AT-1 receptor and phospholipase C are involved in angiotensin III modulation of hypothalamic noradrenergic transmission.

1. We previously reported that angiotensin III modulates noradrenergic neurotransmission in the hypothalamus of the rat. In the present work we studied the effects of angiotensin III on norepinephrine release and tyrosine hydroxylase activity. We also investigated the receptors and intracellular pathways involved in angiotensin III modulation of noradrenergic transmission. 2. In rat hypothalamic tissue labeled with [3H]norepinephrine 1, 10, and 100 nM and 1 microM losartan (AT1 receptor antagonist) had no effect on basal neuronal norepinephrine release, whereas 10 and 100 nM and 1 microM losartan partially diminished norepinephrine secretion evoked by 25 mM KCl. The AT2 receptor antagonist PD 123319 showed no effect either on basal or evoked norepinephrine release. The increase in both basal and evoked norepinephrine output induced by 1 microM angiotensin III was blocked by 1 microM losartan, but not by 1 microM PD 123319. 3. The phospholipase C inhibitor 5 microM neomicin inhibited the increase in basal and evoked norepinephrine release produced by 1 microM angiotensin III. 4. Tyrosine hydroxylase activity was increased by 1 microM angiotensin III and this effect was blocked by 1 microM LST and 5 microM neomicin, but not by PD 123319. On the other hand, 1 microM angiotensin III enhanced phosphatidyl inositol hydrolysis that was blocked by 1 microM losartan and 5 microM neomicin.

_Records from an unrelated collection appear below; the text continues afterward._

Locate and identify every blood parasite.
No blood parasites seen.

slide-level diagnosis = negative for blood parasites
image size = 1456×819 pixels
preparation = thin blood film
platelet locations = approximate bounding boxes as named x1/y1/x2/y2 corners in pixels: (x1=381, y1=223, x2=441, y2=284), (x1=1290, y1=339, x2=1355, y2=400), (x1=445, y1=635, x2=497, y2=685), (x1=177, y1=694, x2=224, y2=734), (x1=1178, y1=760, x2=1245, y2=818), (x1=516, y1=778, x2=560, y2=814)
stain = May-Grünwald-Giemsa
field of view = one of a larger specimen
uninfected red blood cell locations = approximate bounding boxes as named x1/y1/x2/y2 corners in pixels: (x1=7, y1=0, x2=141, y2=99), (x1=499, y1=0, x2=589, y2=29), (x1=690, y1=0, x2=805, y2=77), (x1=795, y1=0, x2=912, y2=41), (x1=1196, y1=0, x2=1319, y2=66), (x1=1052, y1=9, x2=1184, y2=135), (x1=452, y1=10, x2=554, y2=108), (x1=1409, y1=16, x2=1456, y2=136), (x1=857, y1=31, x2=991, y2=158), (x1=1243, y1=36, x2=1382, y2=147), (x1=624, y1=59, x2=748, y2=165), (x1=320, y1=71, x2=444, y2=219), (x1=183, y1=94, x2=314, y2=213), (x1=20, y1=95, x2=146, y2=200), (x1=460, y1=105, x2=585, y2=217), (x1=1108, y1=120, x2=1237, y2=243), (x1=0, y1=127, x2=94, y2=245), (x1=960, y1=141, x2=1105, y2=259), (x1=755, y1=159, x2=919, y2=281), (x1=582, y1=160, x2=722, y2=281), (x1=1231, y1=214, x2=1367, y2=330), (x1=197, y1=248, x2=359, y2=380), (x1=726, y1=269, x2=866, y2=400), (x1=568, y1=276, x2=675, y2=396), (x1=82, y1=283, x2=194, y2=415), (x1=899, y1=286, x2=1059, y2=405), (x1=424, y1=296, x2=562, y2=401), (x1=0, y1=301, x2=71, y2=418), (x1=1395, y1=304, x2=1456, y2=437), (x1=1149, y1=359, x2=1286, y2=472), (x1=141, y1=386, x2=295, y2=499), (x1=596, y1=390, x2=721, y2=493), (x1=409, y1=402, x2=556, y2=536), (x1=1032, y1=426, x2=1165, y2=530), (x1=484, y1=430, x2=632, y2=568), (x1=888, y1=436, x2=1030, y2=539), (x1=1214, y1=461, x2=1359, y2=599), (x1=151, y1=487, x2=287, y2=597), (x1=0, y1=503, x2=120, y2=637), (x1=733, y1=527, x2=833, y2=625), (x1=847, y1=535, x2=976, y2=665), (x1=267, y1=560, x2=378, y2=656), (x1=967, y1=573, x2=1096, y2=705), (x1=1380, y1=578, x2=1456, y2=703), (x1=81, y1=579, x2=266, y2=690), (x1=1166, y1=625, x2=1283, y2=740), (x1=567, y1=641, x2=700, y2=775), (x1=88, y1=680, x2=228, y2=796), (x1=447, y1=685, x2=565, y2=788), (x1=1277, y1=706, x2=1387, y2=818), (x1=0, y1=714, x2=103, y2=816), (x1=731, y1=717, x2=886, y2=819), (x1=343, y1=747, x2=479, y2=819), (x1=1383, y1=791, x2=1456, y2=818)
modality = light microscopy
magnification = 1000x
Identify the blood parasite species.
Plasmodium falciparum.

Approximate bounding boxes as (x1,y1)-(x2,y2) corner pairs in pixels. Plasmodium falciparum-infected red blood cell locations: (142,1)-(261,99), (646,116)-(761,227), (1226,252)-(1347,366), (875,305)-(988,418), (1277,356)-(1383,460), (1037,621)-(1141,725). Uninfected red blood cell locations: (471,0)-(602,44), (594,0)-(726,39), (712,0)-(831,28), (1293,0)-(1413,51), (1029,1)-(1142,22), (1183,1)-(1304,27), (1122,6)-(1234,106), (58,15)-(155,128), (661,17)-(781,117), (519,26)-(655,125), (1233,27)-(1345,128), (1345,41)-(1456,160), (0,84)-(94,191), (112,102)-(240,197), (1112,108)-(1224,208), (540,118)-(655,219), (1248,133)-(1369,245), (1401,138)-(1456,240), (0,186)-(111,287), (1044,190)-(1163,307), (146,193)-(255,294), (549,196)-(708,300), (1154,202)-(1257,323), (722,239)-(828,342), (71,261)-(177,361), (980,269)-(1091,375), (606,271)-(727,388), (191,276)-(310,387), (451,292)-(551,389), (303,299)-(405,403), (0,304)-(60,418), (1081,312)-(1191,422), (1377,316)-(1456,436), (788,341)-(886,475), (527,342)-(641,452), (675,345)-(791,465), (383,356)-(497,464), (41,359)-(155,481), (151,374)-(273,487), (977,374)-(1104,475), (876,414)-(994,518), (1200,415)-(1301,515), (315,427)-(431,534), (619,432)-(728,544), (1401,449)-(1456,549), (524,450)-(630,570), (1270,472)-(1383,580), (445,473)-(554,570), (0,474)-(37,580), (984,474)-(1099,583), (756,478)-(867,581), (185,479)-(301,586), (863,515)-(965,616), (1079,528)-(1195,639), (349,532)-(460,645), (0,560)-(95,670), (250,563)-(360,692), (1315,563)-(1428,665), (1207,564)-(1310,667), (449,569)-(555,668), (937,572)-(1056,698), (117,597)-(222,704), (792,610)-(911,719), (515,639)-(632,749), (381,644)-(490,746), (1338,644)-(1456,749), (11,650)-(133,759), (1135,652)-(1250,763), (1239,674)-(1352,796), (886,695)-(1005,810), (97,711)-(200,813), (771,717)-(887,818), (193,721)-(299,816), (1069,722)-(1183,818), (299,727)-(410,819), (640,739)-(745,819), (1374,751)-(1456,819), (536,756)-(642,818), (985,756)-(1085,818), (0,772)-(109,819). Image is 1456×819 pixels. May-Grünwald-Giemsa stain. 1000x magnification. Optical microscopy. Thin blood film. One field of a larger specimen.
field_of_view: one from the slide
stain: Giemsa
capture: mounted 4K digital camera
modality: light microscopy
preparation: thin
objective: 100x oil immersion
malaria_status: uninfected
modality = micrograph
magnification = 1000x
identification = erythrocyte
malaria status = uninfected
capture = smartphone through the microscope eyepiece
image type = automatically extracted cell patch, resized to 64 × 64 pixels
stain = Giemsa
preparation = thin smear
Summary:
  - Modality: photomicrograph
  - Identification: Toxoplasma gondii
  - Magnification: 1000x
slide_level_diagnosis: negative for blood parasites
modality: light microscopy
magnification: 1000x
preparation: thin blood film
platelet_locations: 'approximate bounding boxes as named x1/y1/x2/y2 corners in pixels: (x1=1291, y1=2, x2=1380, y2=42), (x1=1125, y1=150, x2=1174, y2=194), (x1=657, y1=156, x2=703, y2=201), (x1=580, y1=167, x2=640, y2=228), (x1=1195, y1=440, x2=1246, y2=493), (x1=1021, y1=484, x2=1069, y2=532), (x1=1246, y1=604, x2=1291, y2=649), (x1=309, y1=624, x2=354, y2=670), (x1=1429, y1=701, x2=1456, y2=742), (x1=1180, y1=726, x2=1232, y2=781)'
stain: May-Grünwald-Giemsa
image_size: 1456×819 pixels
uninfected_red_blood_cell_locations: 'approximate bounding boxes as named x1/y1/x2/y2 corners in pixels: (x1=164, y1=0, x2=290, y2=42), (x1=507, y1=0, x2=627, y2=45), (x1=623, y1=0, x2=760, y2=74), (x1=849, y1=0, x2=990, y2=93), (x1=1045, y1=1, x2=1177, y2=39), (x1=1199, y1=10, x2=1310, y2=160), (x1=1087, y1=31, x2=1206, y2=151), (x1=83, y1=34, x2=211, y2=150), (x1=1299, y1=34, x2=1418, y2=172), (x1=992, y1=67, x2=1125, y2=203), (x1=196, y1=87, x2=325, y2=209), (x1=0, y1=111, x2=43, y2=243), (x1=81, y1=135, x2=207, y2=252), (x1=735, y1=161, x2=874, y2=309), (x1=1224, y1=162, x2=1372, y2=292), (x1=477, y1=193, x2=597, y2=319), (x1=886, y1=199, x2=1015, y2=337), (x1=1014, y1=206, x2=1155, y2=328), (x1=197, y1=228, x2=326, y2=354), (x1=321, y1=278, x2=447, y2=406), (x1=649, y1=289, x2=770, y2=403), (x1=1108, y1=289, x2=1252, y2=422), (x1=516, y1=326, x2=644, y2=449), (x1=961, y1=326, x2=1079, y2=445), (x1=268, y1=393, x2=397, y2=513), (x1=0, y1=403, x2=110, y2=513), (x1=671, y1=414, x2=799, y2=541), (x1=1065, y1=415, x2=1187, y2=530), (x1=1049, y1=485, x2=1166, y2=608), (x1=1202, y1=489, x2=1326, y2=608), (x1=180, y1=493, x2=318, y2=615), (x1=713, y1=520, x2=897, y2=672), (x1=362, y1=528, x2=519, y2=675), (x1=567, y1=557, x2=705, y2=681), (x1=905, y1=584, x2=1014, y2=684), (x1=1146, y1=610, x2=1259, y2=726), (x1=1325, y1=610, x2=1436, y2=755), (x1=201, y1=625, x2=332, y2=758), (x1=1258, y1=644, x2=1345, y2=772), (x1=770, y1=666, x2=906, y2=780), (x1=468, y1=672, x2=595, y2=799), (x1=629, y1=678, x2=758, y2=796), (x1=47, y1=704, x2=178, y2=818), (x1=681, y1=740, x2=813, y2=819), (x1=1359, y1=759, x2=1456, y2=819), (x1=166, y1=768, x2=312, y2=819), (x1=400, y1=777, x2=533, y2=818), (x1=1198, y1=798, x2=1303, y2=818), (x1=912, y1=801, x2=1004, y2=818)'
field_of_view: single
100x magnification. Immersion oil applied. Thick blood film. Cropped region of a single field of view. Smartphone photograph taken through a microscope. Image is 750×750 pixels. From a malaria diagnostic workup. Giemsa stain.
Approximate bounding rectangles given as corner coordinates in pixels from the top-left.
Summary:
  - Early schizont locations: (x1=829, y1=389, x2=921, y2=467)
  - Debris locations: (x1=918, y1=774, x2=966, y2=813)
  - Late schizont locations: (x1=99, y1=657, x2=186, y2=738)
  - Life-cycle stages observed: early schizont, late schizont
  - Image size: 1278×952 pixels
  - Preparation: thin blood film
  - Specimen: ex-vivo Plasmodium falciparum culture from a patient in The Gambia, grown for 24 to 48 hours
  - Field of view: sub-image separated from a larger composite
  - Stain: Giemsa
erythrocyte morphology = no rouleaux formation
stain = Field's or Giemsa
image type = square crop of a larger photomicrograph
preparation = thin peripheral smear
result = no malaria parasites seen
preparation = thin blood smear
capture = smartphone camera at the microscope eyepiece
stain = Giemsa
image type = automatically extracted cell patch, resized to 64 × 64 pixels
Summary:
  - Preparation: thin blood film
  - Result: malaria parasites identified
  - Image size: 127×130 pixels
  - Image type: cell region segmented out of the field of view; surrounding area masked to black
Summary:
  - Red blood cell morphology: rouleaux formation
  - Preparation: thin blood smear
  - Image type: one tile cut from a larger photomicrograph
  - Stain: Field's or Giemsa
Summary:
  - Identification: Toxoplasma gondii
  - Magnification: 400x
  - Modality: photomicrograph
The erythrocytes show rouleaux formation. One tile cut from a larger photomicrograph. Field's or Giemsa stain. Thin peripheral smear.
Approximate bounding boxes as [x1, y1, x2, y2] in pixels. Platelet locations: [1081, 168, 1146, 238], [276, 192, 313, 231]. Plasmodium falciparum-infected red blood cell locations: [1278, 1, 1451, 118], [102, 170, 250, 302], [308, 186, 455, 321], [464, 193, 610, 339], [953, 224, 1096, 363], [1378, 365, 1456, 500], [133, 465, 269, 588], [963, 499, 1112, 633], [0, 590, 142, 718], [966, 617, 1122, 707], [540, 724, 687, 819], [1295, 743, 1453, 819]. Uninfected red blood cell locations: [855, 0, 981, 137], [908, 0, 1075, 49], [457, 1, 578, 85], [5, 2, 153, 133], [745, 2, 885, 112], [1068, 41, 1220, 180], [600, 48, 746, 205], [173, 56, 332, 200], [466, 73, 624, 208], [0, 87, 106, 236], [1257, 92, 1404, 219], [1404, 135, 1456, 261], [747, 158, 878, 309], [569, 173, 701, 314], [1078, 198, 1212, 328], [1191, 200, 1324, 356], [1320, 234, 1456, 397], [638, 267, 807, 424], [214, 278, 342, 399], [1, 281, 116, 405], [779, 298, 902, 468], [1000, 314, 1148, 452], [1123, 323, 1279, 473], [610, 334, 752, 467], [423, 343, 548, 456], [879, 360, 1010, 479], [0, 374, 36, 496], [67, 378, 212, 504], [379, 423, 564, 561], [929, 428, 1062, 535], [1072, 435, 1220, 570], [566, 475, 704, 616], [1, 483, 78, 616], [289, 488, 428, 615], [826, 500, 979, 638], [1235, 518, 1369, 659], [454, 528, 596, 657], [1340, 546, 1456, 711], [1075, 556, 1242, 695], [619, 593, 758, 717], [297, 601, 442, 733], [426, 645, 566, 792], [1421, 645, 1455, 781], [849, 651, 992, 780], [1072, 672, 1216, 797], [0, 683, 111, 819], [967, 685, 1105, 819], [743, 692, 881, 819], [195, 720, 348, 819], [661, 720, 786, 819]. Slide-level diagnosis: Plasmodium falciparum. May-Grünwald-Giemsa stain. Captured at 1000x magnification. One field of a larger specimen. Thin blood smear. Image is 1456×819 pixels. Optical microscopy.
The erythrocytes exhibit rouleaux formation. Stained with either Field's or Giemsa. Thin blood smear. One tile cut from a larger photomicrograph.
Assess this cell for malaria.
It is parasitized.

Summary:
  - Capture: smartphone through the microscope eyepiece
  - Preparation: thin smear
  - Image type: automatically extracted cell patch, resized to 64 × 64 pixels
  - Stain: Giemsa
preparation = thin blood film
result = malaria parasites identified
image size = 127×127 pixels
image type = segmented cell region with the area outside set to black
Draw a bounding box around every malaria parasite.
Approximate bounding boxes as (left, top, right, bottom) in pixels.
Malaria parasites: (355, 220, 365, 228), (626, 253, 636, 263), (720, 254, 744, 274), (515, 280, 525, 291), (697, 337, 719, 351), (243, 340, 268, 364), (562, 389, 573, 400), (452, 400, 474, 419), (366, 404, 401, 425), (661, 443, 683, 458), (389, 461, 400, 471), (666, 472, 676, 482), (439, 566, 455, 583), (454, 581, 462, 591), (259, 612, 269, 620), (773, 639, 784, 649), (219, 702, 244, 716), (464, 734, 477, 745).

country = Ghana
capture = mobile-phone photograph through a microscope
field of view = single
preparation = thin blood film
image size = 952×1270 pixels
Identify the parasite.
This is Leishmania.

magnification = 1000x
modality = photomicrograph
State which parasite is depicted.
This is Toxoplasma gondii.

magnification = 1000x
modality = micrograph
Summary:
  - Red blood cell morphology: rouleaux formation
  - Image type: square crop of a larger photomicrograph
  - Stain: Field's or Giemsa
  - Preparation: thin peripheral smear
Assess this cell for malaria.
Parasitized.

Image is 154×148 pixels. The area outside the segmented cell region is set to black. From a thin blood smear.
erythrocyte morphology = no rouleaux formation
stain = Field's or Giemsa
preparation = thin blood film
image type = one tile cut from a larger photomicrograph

PD 123319 (1 microM) did not affect ANG III-induced phosphatidyl inositol hydrolysis enhancement. 5. Our results confirm that angiotensin III acts as a modulator of noradrenergic transmission at the hypothalamic level through the AT1-phospholipase C pathway. This enhancement of hypothalamic noradrenergic activity suggests that angiotensin III may act as a central modulator of several biological processes regulated at this level by catecholamines, such as cardiovascular, endocrine, and autonomic functions as well as water and saline homeostasis.